Parpol juga berfungsi sebagai tempat untuk membentuk calon-calon pemimpin yang akan mengisi jabatan-jabatan politik kenegaraan dan juga berfungsi mengatur konflik yang terjadi di tengah masyarakat.
Pada sisi yang lain, partai politik juga mesti mampu memberikan keteladanan dalam berdemokrasi. Termasuk Integritas para kadernya dalam menjalankan roda kepartaian, ketika, akan, dan telah menduduki jabatan politik kenegaraan.
Namun perkembangan yang terjadi di Indonesia ternyata malah semakin memprihatinkan, Parpol yang diharapkan mampu berbuat banyak bagi pilar demokrasi, secara realita yang ada, ternyata mengalami stagnasi dan kerapuhan, Parpol dinilai masih kurang kreatif dalam mengakomodir dan menerjemahkan berbagai kehendak warganegara.
Hal ini dapat dilihat dari Kurangnya figur keteladanan dari kader partai, karena ketika telah memegang jabatan-jabatan politik kenegaraan malah banyak kader tersebut tersangkut kasus korupsi.
Selain itu, ketidaktegasan parpol untuk menghadirkan kader-kader bersih yang akan diusung dalam perebutan kursi calon anggota legislatif, termasuk juga hadirnya kader-kader instan dengan kekuatan modal dan popularitas belaka, tanpa diperkuat ideologi kepartaian ataupun tanpa kaderisasi yang ketat dari partai politik.
Maka berlatar dari ini, partai politik seharusnya dapat segera berbenah dalam usaha memperkuat kembali akar demokrasi. Langkah-langkah penguatan tersebut harus segera diambil untuk menjawab berbagai kegelisahan dan keraguan publik dalam menyikapi semakin rapuhnya kinerja partai politik.
Partai politik juga harus berbenah dalam menjalankan misi politiknya, karena sampai saat ini praktek politik yang dijalankan oleh Parpol dan yang ditampilkan ke khalayak umum atau public political, ternyata semakin bias dari struktur kebermaknaan politik yang sejati.
Politik yang ada lebih condong mengedepankan idealitas yang destruktif, dialektis, dan distorsi ketimbang realisme politik, bahkan cenderung mengedepankan libidio dominance, atau hasrat hanya untuk berkuasa saja.
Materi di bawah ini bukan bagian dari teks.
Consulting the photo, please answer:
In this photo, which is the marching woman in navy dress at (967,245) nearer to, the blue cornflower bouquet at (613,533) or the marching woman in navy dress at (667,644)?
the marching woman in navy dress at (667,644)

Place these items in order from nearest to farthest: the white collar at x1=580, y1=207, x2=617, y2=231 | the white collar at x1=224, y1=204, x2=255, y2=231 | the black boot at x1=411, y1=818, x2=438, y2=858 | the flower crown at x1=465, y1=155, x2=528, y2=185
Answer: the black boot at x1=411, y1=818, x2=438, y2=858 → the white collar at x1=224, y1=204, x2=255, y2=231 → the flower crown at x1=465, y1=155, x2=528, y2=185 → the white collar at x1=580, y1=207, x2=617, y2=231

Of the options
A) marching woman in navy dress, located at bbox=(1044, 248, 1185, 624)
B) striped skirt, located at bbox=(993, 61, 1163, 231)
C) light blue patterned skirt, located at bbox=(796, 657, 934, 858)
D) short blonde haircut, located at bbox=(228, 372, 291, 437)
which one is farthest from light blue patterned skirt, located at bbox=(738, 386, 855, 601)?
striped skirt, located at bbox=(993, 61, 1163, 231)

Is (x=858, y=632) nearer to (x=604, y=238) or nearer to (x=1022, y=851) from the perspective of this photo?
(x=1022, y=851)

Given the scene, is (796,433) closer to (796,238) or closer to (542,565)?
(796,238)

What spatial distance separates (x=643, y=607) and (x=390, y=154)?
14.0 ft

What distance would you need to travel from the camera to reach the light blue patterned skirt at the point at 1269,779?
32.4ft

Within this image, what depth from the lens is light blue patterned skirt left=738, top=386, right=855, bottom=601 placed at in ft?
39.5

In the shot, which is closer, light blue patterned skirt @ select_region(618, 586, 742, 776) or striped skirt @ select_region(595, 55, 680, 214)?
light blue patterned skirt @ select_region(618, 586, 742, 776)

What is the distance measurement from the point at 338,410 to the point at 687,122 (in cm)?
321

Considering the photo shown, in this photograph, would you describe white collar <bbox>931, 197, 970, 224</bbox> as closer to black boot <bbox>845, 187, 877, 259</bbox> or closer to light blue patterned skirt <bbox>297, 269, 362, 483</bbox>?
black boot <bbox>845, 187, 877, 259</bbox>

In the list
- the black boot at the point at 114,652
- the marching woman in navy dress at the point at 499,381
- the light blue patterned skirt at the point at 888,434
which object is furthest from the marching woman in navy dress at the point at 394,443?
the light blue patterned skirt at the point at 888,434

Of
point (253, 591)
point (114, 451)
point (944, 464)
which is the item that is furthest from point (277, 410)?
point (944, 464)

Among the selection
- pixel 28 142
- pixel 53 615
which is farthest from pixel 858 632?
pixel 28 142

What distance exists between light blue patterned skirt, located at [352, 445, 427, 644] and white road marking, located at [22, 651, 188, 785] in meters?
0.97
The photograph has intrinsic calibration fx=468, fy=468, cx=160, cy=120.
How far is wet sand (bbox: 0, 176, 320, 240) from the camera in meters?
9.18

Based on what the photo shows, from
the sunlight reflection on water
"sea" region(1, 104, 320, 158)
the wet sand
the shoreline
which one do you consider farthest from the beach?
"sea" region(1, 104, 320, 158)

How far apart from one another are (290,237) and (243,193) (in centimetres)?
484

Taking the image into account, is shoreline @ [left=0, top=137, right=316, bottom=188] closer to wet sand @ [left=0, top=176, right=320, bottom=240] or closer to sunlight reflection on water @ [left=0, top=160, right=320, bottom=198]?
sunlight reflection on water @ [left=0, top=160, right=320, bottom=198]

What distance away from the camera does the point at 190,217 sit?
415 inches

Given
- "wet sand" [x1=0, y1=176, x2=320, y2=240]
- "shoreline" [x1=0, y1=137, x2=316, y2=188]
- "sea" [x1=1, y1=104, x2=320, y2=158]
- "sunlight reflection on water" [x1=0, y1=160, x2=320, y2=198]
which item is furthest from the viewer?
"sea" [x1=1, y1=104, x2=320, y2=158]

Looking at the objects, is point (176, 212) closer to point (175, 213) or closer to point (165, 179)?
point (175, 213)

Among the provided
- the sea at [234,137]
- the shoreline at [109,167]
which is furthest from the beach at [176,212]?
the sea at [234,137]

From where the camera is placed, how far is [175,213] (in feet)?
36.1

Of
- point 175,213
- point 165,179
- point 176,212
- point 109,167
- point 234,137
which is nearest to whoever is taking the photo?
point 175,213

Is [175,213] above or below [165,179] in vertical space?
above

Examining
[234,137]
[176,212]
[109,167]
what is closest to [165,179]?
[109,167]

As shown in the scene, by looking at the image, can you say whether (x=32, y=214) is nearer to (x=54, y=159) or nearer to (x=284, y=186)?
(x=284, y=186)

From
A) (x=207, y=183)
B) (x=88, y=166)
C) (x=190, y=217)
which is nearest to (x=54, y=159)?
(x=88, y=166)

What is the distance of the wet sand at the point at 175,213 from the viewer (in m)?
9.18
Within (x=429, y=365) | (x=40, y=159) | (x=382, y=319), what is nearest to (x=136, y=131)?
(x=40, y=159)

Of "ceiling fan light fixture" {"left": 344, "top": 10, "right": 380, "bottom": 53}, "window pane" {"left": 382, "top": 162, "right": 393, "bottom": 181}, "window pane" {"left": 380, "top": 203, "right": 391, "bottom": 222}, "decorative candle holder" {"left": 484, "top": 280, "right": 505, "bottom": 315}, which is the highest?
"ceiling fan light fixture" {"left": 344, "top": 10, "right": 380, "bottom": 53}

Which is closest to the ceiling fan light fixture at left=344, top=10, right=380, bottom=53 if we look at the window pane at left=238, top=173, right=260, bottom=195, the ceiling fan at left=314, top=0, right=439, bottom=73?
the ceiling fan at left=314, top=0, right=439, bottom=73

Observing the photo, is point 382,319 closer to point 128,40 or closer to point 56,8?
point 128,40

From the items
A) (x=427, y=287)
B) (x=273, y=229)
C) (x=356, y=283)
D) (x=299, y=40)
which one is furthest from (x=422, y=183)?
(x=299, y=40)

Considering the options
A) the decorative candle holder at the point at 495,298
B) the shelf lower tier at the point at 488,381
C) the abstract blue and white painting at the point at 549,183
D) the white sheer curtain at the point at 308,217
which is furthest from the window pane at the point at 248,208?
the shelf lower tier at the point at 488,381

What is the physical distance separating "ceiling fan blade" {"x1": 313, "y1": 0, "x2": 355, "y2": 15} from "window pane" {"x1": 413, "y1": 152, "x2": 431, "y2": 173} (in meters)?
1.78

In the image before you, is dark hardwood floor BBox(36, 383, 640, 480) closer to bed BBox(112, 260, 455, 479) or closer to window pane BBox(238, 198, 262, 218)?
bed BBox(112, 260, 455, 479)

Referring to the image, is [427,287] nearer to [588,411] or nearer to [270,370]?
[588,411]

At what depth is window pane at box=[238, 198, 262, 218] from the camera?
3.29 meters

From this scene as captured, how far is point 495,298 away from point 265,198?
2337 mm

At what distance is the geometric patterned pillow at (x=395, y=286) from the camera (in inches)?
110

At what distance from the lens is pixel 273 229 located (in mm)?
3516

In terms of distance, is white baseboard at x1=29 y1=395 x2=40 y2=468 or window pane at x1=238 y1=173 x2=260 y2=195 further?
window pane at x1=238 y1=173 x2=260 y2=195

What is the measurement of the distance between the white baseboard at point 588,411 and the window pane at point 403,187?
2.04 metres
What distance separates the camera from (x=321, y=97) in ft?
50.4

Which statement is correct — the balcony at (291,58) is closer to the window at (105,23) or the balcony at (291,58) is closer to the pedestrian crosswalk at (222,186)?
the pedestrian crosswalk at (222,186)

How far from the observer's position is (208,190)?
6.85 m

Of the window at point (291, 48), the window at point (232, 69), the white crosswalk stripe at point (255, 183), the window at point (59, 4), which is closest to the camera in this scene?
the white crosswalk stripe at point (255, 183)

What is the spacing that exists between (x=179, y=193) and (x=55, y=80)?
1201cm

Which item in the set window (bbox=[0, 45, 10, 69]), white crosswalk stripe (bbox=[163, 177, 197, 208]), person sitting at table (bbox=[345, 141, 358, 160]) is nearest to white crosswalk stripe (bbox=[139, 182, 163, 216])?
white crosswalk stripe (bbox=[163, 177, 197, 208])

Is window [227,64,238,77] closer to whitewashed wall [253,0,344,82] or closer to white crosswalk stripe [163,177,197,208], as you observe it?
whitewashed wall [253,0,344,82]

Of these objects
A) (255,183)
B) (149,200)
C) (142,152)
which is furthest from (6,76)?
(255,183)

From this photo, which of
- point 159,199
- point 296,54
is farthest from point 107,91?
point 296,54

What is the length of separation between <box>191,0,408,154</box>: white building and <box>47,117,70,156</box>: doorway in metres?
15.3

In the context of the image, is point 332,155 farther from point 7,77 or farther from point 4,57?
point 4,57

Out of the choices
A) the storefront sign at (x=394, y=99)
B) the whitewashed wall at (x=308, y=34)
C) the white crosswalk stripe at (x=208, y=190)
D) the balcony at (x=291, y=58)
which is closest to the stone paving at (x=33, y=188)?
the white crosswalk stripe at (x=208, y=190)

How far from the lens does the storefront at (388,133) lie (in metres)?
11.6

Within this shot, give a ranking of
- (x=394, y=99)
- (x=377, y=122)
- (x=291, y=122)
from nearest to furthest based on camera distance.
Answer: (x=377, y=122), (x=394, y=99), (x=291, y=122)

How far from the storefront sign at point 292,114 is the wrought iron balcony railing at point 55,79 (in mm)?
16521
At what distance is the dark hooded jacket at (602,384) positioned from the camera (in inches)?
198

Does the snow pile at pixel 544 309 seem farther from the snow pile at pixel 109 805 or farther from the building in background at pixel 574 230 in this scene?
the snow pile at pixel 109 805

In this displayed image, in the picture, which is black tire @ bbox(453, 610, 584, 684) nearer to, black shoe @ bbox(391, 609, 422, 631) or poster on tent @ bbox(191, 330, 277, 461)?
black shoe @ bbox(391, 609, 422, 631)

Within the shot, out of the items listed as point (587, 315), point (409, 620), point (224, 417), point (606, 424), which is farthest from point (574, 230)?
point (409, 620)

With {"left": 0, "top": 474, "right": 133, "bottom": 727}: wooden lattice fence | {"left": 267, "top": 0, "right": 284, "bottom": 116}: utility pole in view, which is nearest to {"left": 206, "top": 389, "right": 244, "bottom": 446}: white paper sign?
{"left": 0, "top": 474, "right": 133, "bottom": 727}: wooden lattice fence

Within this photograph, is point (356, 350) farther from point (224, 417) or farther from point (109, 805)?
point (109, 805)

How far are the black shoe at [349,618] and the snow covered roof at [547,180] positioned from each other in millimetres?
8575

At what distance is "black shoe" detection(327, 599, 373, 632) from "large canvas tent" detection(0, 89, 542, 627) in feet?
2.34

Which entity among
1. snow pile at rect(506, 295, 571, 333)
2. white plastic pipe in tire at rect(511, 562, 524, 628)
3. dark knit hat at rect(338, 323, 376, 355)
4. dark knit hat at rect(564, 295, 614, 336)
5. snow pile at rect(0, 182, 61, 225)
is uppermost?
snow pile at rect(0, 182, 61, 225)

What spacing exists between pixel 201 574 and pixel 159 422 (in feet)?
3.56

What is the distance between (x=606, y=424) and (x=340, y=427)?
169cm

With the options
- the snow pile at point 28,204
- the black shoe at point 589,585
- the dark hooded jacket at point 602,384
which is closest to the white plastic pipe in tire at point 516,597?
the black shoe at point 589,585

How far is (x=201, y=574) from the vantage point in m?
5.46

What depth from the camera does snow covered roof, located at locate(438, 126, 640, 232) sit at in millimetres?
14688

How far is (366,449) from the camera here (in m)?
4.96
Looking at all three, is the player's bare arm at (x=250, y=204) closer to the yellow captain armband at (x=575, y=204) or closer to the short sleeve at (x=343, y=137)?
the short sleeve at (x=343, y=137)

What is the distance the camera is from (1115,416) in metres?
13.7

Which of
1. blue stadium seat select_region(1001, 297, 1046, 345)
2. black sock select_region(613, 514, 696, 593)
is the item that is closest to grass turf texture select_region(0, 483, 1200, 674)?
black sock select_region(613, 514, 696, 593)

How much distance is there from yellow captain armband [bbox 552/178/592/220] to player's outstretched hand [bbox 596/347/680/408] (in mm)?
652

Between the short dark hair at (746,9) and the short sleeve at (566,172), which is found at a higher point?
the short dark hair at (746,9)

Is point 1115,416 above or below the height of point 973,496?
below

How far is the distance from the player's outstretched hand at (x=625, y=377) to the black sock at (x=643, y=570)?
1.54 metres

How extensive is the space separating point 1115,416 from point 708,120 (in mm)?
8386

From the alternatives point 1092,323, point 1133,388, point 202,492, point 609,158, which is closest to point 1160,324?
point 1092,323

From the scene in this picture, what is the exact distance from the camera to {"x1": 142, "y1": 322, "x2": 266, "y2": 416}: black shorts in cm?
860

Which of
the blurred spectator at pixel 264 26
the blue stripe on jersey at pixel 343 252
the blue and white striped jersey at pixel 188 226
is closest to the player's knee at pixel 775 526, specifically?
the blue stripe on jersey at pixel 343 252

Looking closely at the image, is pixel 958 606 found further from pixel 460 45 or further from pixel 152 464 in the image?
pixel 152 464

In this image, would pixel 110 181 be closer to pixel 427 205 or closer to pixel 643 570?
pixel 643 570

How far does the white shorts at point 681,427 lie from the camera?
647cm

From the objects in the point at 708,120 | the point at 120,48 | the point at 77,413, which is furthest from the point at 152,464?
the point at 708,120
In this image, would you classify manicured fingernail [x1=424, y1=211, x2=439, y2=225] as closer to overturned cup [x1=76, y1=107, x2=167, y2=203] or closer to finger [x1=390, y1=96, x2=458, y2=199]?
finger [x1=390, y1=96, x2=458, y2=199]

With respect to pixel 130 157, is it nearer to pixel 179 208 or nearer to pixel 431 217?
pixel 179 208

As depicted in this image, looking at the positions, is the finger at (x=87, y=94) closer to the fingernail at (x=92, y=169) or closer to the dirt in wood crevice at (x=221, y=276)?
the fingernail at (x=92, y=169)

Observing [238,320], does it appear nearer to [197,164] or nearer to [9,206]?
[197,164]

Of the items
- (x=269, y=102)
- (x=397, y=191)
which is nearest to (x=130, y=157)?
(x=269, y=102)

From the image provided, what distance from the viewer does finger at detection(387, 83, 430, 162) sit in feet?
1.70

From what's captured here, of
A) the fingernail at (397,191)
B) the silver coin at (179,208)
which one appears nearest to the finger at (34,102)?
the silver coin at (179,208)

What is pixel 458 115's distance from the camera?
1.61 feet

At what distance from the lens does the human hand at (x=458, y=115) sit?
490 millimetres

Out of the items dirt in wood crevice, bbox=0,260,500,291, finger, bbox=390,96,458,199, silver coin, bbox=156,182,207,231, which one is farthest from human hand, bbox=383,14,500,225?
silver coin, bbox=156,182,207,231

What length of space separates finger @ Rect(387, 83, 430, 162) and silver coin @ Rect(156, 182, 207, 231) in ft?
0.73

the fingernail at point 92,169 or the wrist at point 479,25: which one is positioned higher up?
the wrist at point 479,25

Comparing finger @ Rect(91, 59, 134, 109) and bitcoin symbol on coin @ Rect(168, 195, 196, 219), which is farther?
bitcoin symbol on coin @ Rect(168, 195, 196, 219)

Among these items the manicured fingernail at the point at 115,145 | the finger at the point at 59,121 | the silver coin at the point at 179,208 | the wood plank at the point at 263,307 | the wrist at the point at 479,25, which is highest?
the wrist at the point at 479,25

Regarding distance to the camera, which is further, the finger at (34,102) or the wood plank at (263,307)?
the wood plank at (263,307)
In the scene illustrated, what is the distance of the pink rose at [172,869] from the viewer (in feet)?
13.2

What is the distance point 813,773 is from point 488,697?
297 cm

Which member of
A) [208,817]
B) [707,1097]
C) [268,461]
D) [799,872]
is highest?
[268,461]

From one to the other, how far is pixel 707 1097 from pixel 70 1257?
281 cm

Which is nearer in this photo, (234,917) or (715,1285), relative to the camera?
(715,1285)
Perkembangan politik kita berjalan di tempat, karena para elit politik maupun kadernya, masih berpatokan dengan prinsip "Menghalalkan segala cara untuk berkuasa".
Politik kerapkali memberikan suguhkan drama-drama politik yang penuh kepalsuan, layaknya tontonan yang diorganisasi sehingga berubah menjadi entertainment political atau hiburan politik dan menjadi kehilangan logika politik tuntunan yang dapat mengedukasi publik.